Predictive Maintenance: How Machine Learning Models Help Reduce Prevent/Repair Costs and Break Limitations of Traditional Maintenance Approaches

On the huge promise of predictive maintenance.

In industry, machinery downtime can lead to penalties, degrade a company’s core operations, and cause dire reputational damages.

It’s essential for both small enterprises and the Walmarts of the world to have a well-rounded, well-tested maintenance strategy in place to reduce the likelihood of sudden outages or breakdowns happening and mitigate all associated risks.

A proper approach to maintenance can help enhance, quickly, the overall reliability and performance of a company, while also substantially reducing the operational costs it incurs.

In 2018, Amazon had an outage that lasted for about 60 minutes and lost nearly $100m in sales as a result.

The recent proliferation of connected technologies and predictive machine learning algorithms has had a profound effect on how companies conduct their equipment management; these recent advancements have enabled firms to ditch, almost completely, the practices of traditional reactive (RM) and preventive (PM) modes of maintenance and start embracing data-driven predictive maintenance (PdM) instead.

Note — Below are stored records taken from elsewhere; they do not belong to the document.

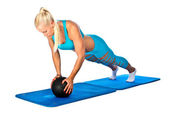 Fit woman working on push up — Stock Photo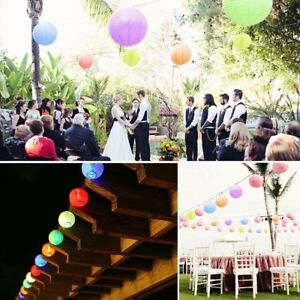 20-30-LED-Solar-Power-Fairy-String-Light-Lantern-Wedding-Garden-Path-Outdoor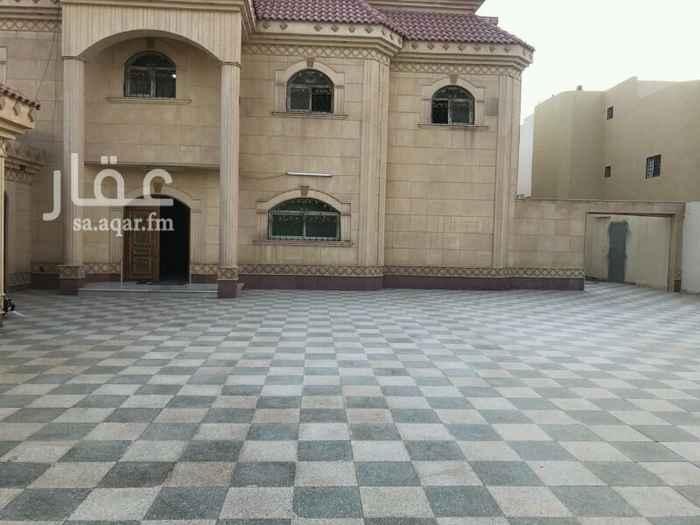 فيلا للبيع في حي المونسية ، الرياض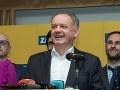 Prekvapenie u Kiskovcov: Pravá ruka exprezidenta na FOTO čaká prírastok!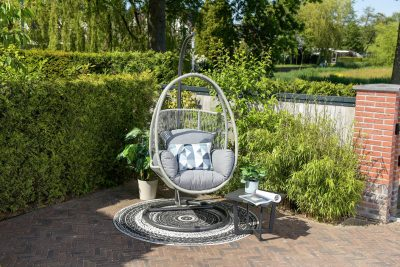 Garden Impressions Panama. Another addition to our Hanging Chairs
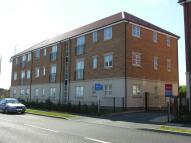 Apartment in Radbourne Court...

In this article, we’ll explain accessibly the key differences between RM, PM, and PdM and discuss some of the AI models commonly used for condition-based machinery monitoring.

So, What’s Predictive Maintenance (PdM), Preventive Maintenance, and Reactive Maintenance?

So, What’s Predictive Maintenance (PdM)
Reactive Maintenance is when each piece of equipment at a plant is run to failure. The most appealing aspect of the method is that you get to achieve maximum utilization (receive maximum production output) and not spend a penny on maintenance until the machine fails to operate.

However, the costs of repairs after crashes tend to outweigh machines’ production output and, besides, a faulty, overheating piece of equipment can compromise the operability of other elements in the infrastructure, which might lead to additional damages.

The firms practicing RM must always either have extensive inventories of parts and components available or rely on a vendor in the vicinity who can deliver equipment promptly and thus help avoid critical operational disruptions. Neither of those options is very cost-effective.

Preventive maintenance resolves some of RM’s key issues. Using this approach means performing regular checkups on specific pieces of equipment and routinely replacing their components to decrease the probability of unexpected failures.

Those using PM must schedule and conduct maintenance activities even on fully operational devices, so, occasionally, they will spend time and resources on repairs that are completely unnecessary.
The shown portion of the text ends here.